### [Dataset rows]
(begin)

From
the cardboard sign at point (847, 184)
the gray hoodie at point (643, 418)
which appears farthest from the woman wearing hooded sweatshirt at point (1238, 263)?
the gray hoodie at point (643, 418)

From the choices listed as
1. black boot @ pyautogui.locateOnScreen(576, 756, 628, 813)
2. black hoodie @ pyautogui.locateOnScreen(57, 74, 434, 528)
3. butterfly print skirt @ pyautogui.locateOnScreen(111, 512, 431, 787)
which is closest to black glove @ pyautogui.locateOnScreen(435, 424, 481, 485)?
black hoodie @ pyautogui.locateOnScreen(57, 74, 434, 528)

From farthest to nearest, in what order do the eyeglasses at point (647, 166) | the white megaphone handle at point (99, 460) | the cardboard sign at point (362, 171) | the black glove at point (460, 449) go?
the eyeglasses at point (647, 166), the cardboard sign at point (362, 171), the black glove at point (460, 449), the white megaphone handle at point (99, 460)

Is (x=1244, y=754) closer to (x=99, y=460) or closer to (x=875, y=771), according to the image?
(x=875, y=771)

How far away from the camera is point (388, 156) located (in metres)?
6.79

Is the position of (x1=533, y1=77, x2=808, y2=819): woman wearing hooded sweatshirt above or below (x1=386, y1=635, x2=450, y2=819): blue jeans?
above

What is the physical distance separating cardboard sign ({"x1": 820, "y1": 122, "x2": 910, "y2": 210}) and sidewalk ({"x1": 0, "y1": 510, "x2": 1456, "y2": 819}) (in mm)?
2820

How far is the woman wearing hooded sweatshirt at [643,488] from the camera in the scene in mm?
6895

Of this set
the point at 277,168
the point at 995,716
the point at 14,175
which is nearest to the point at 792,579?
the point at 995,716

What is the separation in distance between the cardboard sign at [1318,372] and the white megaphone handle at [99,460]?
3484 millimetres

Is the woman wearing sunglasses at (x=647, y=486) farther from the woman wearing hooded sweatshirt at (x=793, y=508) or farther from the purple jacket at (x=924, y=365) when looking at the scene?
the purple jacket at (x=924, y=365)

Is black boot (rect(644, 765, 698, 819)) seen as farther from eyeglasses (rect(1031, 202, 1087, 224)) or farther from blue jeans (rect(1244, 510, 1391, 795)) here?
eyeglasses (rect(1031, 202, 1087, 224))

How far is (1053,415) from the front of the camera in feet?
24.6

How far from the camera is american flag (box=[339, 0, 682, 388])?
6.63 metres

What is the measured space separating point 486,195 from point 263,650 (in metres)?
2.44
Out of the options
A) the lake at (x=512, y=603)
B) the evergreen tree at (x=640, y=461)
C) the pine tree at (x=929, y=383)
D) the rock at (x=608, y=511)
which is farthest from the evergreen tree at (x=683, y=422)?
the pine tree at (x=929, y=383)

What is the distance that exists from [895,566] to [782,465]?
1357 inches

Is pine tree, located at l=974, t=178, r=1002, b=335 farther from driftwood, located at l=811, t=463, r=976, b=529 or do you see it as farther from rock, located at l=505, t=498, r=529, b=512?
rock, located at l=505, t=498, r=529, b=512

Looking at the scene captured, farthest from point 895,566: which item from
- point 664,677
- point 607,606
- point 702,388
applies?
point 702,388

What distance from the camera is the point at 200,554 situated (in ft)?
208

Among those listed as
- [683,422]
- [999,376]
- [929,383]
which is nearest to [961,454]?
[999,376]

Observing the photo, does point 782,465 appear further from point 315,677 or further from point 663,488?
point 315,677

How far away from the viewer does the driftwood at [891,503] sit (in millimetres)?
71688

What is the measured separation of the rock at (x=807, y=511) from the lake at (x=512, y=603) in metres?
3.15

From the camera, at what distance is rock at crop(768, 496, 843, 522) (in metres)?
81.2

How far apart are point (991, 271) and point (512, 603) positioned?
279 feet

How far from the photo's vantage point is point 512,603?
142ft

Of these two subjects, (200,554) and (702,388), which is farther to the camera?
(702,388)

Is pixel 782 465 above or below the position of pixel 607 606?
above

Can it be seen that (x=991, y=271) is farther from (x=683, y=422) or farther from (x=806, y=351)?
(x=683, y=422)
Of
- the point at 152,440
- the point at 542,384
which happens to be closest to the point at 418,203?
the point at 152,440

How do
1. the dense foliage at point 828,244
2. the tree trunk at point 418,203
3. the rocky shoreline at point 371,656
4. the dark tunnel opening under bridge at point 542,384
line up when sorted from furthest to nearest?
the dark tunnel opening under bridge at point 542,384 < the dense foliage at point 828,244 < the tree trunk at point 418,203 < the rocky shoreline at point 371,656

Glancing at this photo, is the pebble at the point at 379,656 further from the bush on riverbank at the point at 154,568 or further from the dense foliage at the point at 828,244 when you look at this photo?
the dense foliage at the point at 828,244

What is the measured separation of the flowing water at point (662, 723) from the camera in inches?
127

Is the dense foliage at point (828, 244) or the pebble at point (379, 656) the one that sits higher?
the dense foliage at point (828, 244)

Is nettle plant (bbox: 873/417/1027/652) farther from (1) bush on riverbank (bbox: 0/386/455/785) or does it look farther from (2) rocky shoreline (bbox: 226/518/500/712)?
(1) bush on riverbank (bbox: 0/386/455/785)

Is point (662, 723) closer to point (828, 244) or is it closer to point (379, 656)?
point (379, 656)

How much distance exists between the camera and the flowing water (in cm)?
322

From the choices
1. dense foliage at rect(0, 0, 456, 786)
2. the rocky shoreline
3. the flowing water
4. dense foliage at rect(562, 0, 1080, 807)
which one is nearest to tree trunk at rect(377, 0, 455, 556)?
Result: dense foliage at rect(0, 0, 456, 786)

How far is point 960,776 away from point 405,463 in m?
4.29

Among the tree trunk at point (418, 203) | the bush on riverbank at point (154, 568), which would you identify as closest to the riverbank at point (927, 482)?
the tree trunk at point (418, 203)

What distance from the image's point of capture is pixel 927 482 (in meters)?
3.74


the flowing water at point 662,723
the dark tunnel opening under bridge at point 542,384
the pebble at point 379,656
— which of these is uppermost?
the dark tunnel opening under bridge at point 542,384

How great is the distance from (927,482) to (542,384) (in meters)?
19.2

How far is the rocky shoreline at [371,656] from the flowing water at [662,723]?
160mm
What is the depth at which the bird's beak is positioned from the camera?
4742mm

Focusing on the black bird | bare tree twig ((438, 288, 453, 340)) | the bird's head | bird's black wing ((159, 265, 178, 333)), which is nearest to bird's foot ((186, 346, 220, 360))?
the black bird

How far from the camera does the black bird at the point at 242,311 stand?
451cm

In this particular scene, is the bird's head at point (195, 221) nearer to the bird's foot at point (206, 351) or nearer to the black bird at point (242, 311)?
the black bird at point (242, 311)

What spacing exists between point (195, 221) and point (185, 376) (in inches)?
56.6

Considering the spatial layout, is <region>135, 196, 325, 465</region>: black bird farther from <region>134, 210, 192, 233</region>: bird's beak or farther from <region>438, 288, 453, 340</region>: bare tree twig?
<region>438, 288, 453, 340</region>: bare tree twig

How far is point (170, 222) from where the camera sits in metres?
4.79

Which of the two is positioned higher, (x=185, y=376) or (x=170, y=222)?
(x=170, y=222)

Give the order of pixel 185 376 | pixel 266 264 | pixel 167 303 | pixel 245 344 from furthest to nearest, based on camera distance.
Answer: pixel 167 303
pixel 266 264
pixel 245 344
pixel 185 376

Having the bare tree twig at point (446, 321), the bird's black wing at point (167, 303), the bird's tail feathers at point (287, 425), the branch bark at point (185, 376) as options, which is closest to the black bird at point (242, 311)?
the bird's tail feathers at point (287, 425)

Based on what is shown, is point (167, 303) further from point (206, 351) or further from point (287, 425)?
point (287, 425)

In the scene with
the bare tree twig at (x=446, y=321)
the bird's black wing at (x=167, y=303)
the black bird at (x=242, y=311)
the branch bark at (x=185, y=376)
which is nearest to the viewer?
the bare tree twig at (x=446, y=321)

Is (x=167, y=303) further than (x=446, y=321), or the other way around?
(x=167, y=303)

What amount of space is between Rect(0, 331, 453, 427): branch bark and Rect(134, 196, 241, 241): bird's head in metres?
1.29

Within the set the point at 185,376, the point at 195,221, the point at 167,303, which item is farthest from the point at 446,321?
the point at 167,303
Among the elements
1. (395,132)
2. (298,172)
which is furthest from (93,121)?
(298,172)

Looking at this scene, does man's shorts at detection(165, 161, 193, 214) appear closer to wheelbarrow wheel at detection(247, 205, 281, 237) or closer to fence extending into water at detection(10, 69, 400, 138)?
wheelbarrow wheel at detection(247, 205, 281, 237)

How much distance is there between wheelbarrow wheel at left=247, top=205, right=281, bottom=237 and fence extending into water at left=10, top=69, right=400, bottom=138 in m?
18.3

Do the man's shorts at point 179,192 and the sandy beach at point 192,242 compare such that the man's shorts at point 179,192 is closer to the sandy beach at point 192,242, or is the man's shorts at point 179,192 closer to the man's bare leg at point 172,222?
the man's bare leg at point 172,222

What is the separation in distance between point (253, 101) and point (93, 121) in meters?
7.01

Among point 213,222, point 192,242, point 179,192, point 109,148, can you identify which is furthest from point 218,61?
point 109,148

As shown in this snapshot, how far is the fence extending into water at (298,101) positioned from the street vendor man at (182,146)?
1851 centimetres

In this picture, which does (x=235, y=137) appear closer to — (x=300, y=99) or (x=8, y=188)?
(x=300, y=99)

(end)

Transcribe the records above exactly, but only from the line that contains "Having the bare" through their final line, inclusive.

Having the bare tree twig at point (446, 321), the bird's black wing at point (167, 303), the bird's tail feathers at point (287, 425), the branch bark at point (185, 376) as options, which is closest to the black bird at point (242, 311)?
the bird's tail feathers at point (287, 425)

Based on what is shown, is point (167, 303) further from point (206, 351) or further from point (287, 425)?
point (287, 425)

In the scene with
the bare tree twig at (x=446, y=321)
the bird's black wing at (x=167, y=303)
the black bird at (x=242, y=311)
the branch bark at (x=185, y=376)
which is nearest to the viewer?
the bare tree twig at (x=446, y=321)

Is (x=167, y=303) further than (x=446, y=321), or the other way around?
(x=167, y=303)

What amount of space is between Rect(0, 331, 453, 427): branch bark and Rect(134, 196, 241, 241): bird's head in metres?
1.29

Within the set the point at 185,376, the point at 195,221, the point at 167,303, which item is farthest from the point at 446,321?
the point at 167,303
Among the elements
1. (395,132)
2. (298,172)
which is furthest from (93,121)?
(298,172)

Looking at this scene, does man's shorts at detection(165, 161, 193, 214) appear closer to wheelbarrow wheel at detection(247, 205, 281, 237) or closer to fence extending into water at detection(10, 69, 400, 138)?
wheelbarrow wheel at detection(247, 205, 281, 237)

How much distance is there between wheelbarrow wheel at left=247, top=205, right=281, bottom=237 and fence extending into water at left=10, top=69, right=400, bottom=138 in m?
18.3

Do the man's shorts at point 179,192 and the sandy beach at point 192,242 compare such that the man's shorts at point 179,192 is closer to the sandy beach at point 192,242, or is the man's shorts at point 179,192 closer to the man's bare leg at point 172,222?
the man's bare leg at point 172,222

What is the separation in distance between point (253, 101) and point (93, 121) in meters?
7.01

Among point 213,222, point 192,242, point 179,192, point 109,148, can you identify which is furthest from point 218,61?
point 109,148

As shown in this snapshot, how far is the fence extending into water at (298,101) positioned from the street vendor man at (182,146)?
1851 centimetres

In this picture, which does (x=235, y=137) appear closer to — (x=300, y=99) or (x=8, y=188)?
(x=300, y=99)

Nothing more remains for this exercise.